Passage fourni ▸
● ● ● ● ● ● ●
Victor Dumiot échange avec l’auteur Alexandre Lamborot à l’occasion de la parution de son dernier ouvrage, Pâture aux éditions JC Lattès. Un livre sur la violence des hommes et les dérives des comportements adolescents, qui raconte le destin détruit d’une jeune fille à la recherche de l’amour.

Victor Dumiot— Je vais démarrer par une question assez classique, mais qui me semble inévitable : comment ce roman t’est-il venu ?

Alexandre Lamborot — En vérité, je crois que c’est le roman qui est venu à moi, bien plus que moi à lui. Au départ, je voulais écrire une tragédie moderne, une tragédie française du XXIe siècle, ancrée dans notre époque, dans ce que ce début de siècle charrie de violences, de fractures, de drames. J’en étais là, à poser les grandes lignes, quand un jour, seul dans ma voiture (je suis beaucoup sur la route avec le travail), je tombe sur un podcast. Une affaire. Celle d’une jeune fille qui subit toutes les violences que peut endurer une femme.

Cette affaire m’a bouleversé. Vraiment. Et elle m’a conduit à d’autres récits, d’autres histoires semblables, toutes réelles, toutes oubliées, et qui se font écho à plusieurs années d’intervalle. J’étais sur l’autoroute, à écouter ces voix, ces récits, et j’ai été littéralement atteint. Je me suis dit : c’est ça, la tragédie moderne que je veux raconter.
● ● ● ● ● ● ●
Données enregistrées
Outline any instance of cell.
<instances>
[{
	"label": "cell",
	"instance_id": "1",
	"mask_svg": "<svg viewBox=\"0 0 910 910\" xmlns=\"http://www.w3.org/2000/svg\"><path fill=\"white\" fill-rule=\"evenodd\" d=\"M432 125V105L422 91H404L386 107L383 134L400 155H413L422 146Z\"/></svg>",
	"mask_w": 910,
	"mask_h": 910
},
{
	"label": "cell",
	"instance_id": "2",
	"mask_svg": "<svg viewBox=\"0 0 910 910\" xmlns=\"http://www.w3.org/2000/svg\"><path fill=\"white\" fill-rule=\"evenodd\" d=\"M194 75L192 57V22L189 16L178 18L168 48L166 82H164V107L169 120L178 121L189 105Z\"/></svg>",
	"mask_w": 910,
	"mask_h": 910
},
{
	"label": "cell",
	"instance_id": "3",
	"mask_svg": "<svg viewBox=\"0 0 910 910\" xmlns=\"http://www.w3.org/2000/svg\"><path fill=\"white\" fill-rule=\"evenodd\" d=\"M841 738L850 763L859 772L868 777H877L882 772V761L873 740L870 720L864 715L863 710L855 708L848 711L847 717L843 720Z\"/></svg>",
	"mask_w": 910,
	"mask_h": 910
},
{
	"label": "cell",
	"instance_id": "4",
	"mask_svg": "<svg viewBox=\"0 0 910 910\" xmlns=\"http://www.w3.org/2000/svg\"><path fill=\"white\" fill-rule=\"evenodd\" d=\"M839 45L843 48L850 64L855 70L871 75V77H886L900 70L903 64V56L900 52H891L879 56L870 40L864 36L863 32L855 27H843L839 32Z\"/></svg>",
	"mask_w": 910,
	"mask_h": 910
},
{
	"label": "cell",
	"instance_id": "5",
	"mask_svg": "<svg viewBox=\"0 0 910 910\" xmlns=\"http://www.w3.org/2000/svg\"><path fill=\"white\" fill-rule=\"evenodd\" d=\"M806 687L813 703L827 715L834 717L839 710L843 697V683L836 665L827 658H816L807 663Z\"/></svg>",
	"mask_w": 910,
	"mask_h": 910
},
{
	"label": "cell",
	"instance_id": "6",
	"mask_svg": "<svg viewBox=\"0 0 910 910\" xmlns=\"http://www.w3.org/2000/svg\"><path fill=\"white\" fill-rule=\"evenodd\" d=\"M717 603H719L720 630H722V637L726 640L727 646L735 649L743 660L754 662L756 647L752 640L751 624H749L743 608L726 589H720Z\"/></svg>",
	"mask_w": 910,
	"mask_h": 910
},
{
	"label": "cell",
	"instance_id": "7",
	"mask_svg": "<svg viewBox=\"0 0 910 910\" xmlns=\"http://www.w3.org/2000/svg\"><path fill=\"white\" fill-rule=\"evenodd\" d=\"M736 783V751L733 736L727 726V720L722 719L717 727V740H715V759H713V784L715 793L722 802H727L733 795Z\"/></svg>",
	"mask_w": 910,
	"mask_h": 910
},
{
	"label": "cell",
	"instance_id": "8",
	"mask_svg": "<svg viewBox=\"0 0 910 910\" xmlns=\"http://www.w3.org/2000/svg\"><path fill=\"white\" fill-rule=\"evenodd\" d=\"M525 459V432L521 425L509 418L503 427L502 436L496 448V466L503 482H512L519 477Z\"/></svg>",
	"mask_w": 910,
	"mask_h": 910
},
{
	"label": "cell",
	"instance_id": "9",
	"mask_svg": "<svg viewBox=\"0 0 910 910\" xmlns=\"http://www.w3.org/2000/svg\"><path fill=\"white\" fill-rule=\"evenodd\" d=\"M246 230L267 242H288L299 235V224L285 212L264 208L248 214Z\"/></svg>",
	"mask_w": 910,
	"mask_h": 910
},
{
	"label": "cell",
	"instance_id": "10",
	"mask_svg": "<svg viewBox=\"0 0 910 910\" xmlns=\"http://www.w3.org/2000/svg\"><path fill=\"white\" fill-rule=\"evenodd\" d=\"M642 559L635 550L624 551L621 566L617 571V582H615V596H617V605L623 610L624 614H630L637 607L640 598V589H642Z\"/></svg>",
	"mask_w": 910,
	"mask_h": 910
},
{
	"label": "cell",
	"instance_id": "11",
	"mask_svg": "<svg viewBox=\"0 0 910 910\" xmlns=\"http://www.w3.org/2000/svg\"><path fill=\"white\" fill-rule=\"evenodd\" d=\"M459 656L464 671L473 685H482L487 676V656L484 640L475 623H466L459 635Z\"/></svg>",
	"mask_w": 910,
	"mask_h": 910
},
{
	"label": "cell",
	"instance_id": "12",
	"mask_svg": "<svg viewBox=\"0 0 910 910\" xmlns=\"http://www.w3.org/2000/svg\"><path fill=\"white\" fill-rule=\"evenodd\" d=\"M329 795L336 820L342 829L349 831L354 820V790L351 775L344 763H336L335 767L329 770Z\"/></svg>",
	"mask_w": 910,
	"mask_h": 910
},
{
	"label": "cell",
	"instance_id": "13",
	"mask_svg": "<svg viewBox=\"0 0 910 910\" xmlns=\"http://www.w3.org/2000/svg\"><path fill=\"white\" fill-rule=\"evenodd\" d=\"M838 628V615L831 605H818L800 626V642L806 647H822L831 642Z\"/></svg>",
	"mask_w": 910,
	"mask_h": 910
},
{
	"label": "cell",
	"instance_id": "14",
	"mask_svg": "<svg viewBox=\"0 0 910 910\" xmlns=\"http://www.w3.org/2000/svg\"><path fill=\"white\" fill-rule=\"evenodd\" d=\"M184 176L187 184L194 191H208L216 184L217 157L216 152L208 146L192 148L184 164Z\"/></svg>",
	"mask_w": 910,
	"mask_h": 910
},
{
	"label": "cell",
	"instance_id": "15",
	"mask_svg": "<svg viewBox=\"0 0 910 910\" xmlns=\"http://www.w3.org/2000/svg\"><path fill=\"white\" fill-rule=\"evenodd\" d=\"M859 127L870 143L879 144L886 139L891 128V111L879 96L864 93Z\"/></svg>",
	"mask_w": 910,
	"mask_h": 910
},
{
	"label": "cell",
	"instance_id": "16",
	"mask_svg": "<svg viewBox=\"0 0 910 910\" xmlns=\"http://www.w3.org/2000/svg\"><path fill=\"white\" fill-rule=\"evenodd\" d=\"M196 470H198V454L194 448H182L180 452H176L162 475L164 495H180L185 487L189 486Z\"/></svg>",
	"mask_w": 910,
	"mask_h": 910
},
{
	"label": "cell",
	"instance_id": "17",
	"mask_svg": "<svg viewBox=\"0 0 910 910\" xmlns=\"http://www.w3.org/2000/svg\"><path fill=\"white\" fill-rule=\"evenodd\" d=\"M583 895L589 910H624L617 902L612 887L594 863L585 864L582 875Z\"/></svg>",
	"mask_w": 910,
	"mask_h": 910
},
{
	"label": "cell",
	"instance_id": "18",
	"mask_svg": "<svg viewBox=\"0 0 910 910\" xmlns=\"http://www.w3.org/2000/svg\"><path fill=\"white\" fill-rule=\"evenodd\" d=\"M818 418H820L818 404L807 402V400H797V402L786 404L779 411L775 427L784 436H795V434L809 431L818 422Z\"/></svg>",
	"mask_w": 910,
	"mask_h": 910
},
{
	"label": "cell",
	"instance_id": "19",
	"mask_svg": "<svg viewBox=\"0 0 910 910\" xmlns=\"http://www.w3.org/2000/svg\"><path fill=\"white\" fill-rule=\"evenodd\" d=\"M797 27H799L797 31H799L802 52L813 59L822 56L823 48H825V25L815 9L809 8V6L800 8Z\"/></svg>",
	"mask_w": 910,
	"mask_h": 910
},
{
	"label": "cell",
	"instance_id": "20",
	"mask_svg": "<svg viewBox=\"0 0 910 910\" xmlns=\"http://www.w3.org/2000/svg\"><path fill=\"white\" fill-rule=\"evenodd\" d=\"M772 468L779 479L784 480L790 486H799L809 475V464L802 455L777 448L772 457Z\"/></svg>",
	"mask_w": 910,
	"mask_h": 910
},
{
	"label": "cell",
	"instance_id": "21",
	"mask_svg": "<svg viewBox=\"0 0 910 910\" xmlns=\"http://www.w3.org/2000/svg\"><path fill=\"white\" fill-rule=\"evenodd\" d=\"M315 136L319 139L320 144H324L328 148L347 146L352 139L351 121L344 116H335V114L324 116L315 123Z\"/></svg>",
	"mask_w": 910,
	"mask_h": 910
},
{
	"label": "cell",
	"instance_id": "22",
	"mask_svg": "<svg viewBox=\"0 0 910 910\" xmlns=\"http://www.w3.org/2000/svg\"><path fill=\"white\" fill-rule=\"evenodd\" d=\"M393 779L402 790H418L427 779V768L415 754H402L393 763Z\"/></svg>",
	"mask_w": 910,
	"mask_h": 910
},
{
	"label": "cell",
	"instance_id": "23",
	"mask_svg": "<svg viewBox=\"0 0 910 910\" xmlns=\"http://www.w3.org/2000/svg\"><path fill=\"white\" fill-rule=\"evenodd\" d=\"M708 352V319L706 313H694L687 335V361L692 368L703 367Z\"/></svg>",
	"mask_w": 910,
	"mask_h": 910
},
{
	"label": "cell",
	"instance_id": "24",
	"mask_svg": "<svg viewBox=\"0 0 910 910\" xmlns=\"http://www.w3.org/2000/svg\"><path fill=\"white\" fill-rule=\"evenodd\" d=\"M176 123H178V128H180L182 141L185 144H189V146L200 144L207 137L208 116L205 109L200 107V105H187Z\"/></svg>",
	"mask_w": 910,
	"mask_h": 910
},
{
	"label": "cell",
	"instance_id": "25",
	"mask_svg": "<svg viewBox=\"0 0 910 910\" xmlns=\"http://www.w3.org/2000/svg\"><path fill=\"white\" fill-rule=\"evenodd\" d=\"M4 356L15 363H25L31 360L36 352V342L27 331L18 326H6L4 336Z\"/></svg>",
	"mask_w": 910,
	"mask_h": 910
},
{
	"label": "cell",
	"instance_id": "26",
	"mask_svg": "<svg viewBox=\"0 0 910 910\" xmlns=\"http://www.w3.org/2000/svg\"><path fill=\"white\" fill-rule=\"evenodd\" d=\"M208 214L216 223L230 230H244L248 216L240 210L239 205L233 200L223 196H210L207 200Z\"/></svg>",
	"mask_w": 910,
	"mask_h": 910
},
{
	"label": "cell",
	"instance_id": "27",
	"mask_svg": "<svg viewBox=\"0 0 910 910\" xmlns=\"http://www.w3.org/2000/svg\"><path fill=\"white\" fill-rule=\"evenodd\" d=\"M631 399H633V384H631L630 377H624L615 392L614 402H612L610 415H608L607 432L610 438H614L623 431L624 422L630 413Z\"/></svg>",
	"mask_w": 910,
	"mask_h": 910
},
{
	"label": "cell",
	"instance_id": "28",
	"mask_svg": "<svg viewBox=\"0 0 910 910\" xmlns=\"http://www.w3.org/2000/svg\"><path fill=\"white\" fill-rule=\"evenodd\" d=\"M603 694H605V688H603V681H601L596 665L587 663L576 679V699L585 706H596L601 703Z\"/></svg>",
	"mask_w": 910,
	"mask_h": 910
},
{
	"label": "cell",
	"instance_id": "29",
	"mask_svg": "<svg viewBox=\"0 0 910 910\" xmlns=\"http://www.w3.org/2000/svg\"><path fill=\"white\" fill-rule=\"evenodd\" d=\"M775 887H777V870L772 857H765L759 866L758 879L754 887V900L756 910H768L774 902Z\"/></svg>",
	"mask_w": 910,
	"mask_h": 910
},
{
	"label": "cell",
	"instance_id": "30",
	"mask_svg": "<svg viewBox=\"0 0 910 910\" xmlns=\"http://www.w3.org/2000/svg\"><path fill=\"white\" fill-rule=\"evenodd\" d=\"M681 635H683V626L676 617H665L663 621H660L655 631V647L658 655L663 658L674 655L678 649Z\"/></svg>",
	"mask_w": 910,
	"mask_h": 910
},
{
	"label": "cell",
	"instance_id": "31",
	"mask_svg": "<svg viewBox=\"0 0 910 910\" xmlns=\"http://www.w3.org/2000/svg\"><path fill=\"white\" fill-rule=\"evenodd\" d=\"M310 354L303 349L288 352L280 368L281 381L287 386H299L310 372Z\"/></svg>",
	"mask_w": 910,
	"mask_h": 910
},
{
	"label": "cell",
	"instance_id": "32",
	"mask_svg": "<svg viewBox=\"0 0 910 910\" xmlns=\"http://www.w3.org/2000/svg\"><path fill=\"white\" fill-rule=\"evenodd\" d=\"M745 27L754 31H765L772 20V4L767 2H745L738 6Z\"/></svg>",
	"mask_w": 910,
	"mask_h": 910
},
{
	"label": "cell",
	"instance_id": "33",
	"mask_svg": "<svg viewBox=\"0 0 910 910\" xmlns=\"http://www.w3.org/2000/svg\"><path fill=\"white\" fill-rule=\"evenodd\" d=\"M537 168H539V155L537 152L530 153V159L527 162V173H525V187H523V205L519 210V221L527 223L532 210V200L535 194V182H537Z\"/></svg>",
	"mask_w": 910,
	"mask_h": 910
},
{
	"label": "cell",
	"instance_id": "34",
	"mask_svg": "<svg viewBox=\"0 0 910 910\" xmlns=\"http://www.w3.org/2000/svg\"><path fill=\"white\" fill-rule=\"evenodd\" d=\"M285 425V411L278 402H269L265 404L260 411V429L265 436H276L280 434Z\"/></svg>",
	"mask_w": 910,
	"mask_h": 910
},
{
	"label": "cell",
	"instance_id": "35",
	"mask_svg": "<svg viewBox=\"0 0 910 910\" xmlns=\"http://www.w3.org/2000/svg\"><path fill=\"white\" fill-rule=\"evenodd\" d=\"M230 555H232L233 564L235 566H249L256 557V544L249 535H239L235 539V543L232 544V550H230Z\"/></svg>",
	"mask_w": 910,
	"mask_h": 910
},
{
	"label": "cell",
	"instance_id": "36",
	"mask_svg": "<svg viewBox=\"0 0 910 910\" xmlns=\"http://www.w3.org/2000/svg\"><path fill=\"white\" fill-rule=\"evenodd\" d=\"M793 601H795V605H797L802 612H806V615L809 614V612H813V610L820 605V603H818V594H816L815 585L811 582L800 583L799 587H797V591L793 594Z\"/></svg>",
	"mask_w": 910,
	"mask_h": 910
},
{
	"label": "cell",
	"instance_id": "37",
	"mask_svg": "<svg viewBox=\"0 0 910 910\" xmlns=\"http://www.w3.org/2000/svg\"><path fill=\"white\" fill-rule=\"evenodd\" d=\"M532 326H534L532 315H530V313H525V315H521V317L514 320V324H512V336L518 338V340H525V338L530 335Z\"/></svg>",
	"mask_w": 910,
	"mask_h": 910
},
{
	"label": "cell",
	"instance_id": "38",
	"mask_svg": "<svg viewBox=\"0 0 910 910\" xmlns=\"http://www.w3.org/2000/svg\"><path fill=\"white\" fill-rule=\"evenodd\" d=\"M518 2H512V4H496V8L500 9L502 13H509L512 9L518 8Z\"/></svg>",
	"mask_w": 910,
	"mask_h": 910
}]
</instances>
● ● ● ● ● ● ●
Consignes de l'exercice ▸ Recopiez l'entretien à partir des mots « Victor Dumiot échange » et arrêtez-vous après « t’est-il venu ? », en changeant « ouvrage » en « roman ». Ces données forment un contenu à part, distinct de l'entretien.

Réponse finale ▸
Victor Dumiot échange avec l’auteur Alexandre Lamborot à l’occasion de la parution de son dernier roman, Pâture aux éditions JC Lattès. Un livre sur la violence des hommes et les dérives des comportements adolescents, qui raconte le destin détruit d’une jeune fille à la recherche de l’amour.

Victor Dumiot— Je vais démarrer par une question assez classique, mais qui me semble inévitable : comment ce roman t’est-il venu ?